START TEXT PROVIDED
Think of it as your Tuesday morning espresso, in spreadsheet form.
TIP: Use the CHOOSE function for a quick lookup solution
I wrote this Monday tips email whilst I was following the qualifying action for the Baku Formula 1 race over the weekend.
The Baku circuit in Azerbaijan is a narrow street circuit that punishes any mistakes by the drivers. Several drivers misjudged turn 15 and crashed into the wall, ending their qualifying efforts for the day.
When the commentators reviewed these crashes, they noticed drivers locking up their front wheels as they braked, which meant they lost grip going into the corner and hit the barrier.
They had a split second to make a choice: take the corner at race speed or abandon the lap and turn right into the run-off area, saving the car for another go.
This idea of choosing between different options reminded me of the CHOOSE function in Google Sheets, so I decided this would be a good tip for today.
What is the CHOOSE function?
As the name implies, a CHOOSE formula lets you choose between different options.
It’s a lookup function, akin to a limited VLOOKUP rather than an alternative to the IF function.
You give it a number and it returns a value from that numbered position in the array.
Here’s a simple example:
=CHOOSE(1,"Turn left","Turn right")
which will output:
The first argument is the input number, in this case, 1.
All the subsequent arguments are options for the output. The number is then used to retrieve the output value at that position. In this case, it’s the first value we want, hence the formula returns the value “Turn left”.
If I’d put a value 3 as the input, but had no third option for the output, then the formula returns a #NUM! error.
When to use CHOOSE
The CHOOSE function can be used to lookup values when you have a limited number of them. It’s simpler and quicker than creating a VLOOKUP but doesn’t work so well with lots of values.
Here’s an example dataset showing students and their preferred activity 1, 2, or 3.
The CHOOSE function can quickly convert that to the activity name:
=CHOOSE(B2,"Robotics class","Woodwork class","Art class")
In this example, we referenced cell B2 as the input. It just takes whatever number is in B2 as the input value.
Here’s another example dataset with a code that captures the sale referral type. CHOOSE is used to convert the code to a description that we can understand:
=CHOOSE(E3,"Direct Traffic","Email list","Affiliate","PPC")
How will you choose to use the CHOOSE function?
END TEXT PROVIDED
▶ PROBLEMS TO SOLVE
1. For each statement below, say whether it agrees with the tip on the CHOOSE function. Answer yes or no, and quote the deciding words from the tip. (a) CHOOSE is presented as an alternative to the IF function. (b) An input of 3 with only two output options gives a #NUM! error. (c) CHOOSE works well with lots of values.
2. According to the tip on the CHOOSE function, which turn of the Baku circuit did several drivers misjudge before crashing into the wall?
3. From the tip on the CHOOSE function, return the part that opens with the words "When the commentators" and closes with "between different options.".
START EXCERPTED RECORDS
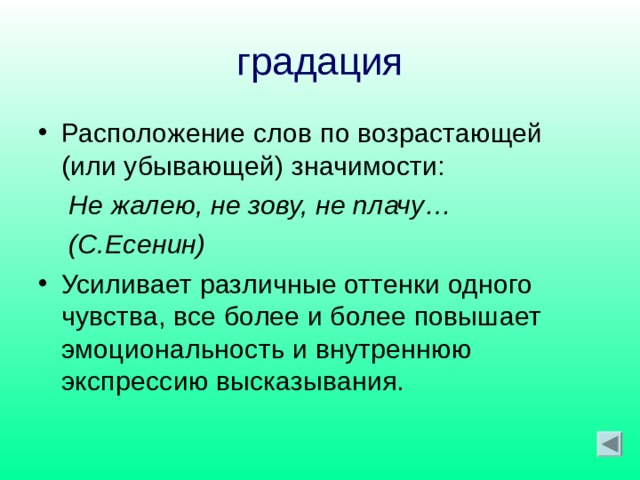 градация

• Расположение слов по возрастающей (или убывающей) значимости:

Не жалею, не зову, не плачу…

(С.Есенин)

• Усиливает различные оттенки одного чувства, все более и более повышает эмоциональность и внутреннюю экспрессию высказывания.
END EXCERPTED RECORDS
START EXCERPTED RECORDS
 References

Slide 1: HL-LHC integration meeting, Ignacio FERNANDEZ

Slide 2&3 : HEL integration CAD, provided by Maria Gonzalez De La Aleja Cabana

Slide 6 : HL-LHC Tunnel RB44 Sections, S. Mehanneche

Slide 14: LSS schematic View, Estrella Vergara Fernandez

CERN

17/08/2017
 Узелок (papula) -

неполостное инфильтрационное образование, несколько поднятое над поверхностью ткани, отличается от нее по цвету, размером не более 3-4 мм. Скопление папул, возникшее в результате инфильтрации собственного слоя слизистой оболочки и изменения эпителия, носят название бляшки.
END EXCERPTED RECORDS
START EXCERPTED RECORDS
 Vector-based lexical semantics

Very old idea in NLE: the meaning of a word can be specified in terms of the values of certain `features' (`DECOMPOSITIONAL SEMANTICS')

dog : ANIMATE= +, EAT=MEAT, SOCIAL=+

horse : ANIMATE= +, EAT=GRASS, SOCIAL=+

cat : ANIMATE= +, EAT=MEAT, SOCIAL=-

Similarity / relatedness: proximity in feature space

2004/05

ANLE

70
END EXCERPTED RECORDS
▶ TASK-BY-TASK SOLUTIONS
1.
(a) No: "It’s a lookup function, akin to a limited VLOOKUP rather than an alternative to the IF function."
(b) Yes: "If I’d put a value 3 as the input, but had no third option for the output, then the formula returns a #NUM! error."
(c) No: "It’s simpler and quicker than creating a VLOOKUP but doesn’t work so well with lots of values."

2. Turn 15.

3.
When the commentators reviewed these crashes, they noticed drivers locking up their front wheels as they braked, which meant they lost grip going into the corner and hit the barrier.
They had a split second to make a choice: take the corner at race speed or abandon the lap and turn right into the run-off area, saving the car for another go.
This idea of choosing between different options reminded me of the CHOOSE function in Google Sheets, so I decided this would be a good tip for today.
What is the CHOOSE function?
As the name implies, a CHOOSE formula lets you choose between different options.